[[ DATA TO USE open ]]
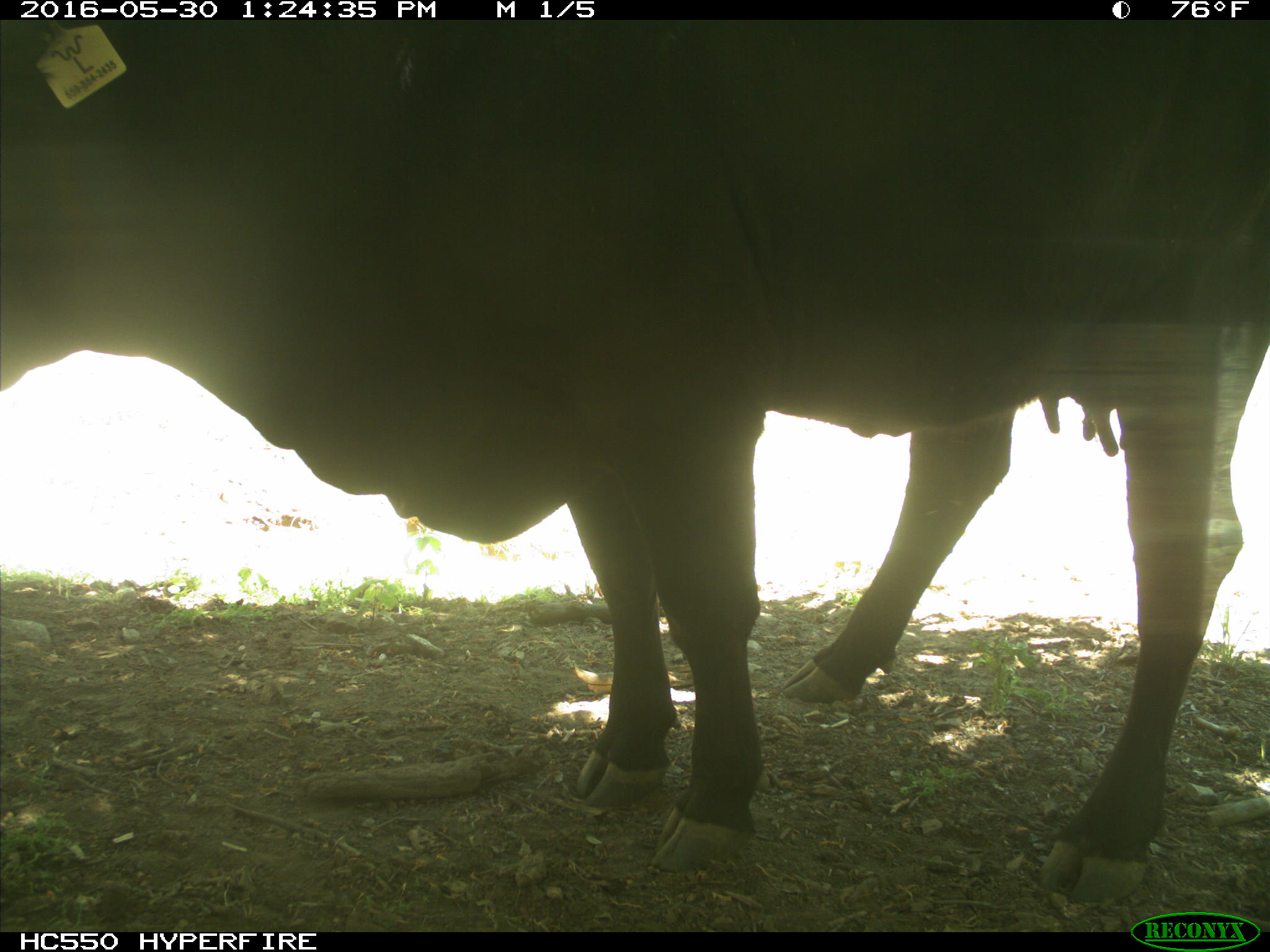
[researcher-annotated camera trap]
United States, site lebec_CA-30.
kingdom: Animalia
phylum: Chordata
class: Mammalia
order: Artiodactyla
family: Bovidae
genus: Bos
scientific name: Bos taurus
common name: domestic cow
Bos taurus (domestic cow).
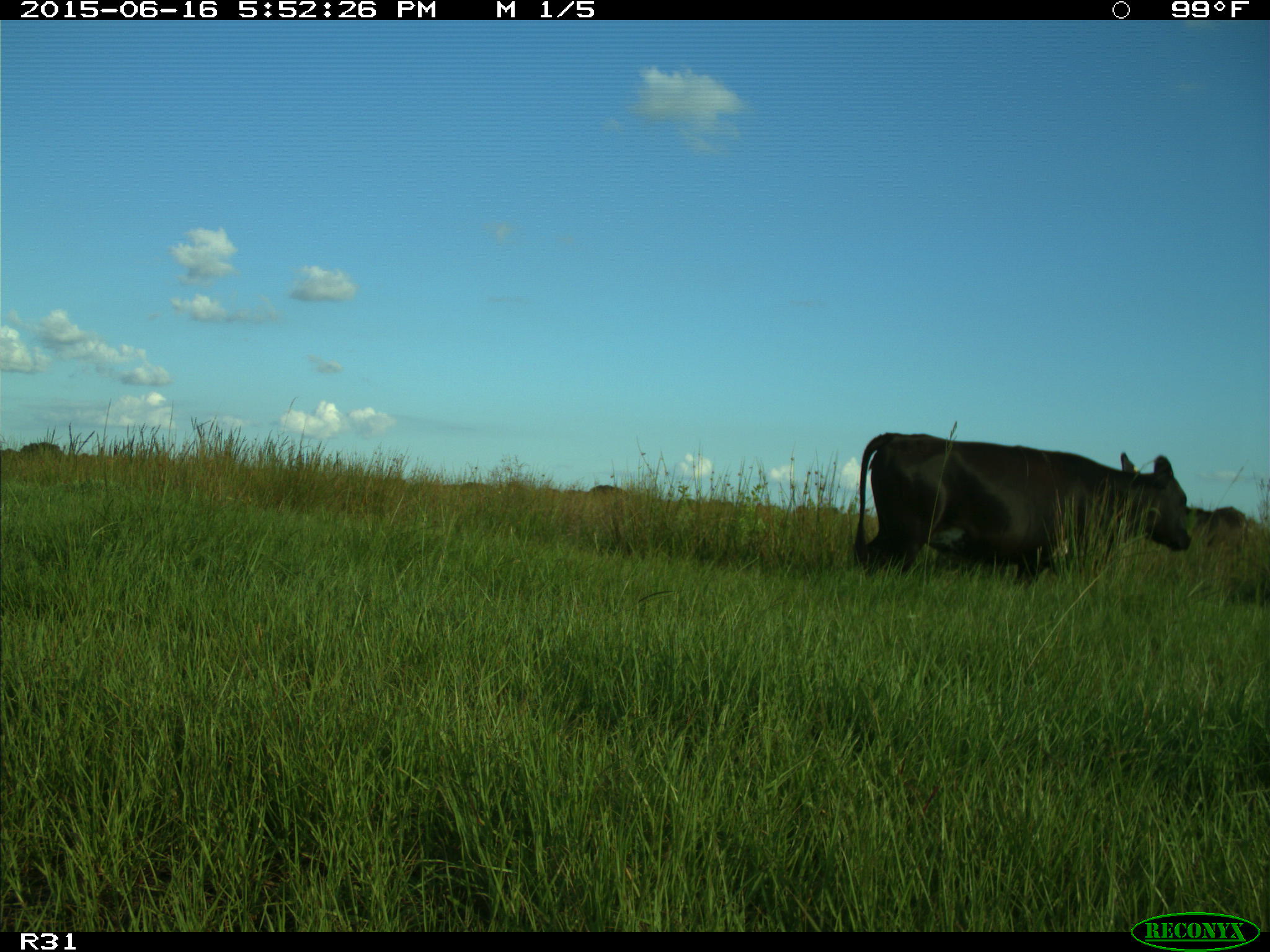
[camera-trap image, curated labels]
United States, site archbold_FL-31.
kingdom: Animalia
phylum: Chordata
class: Mammalia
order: Artiodactyla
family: Bovidae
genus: Bos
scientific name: Bos taurus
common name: domestic cow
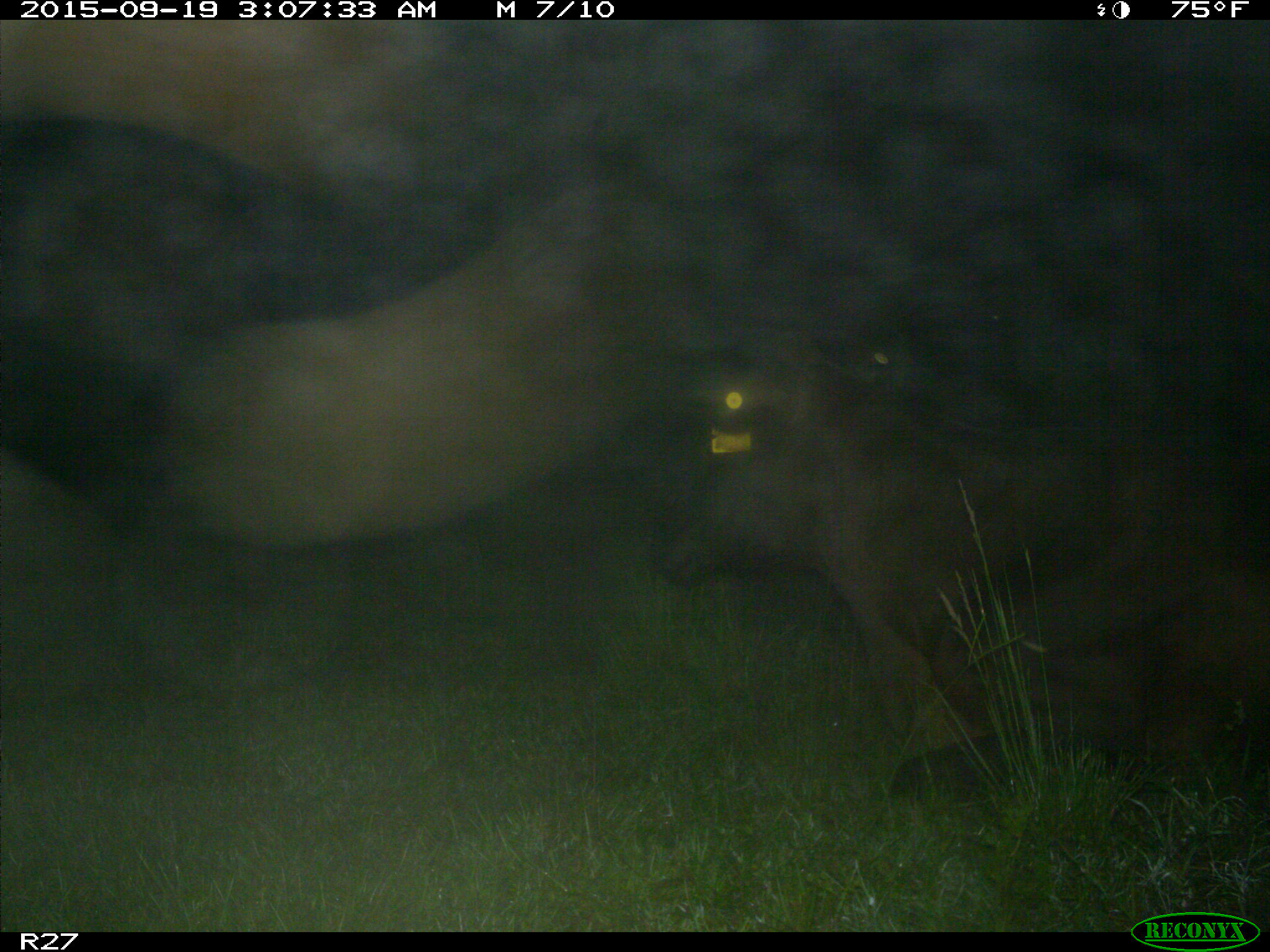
[[ DATA TO USE closed ]]
:: ACTIVITY ::
Copy out exactly the lines between the line containing "[camera-trap image, curated labels]" and the end of the entries, including both, and leave the pictures behind.

:: RESPONSE TO THIS TASK ::
[camera-trap image, curated labels]
United States, site archbold_FL-31.
kingdom: Animalia
phylum: Chordata
class: Mammalia
order: Artiodactyla
family: Bovidae
genus: Bos
scientific name: Bos taurus
common name: domestic cow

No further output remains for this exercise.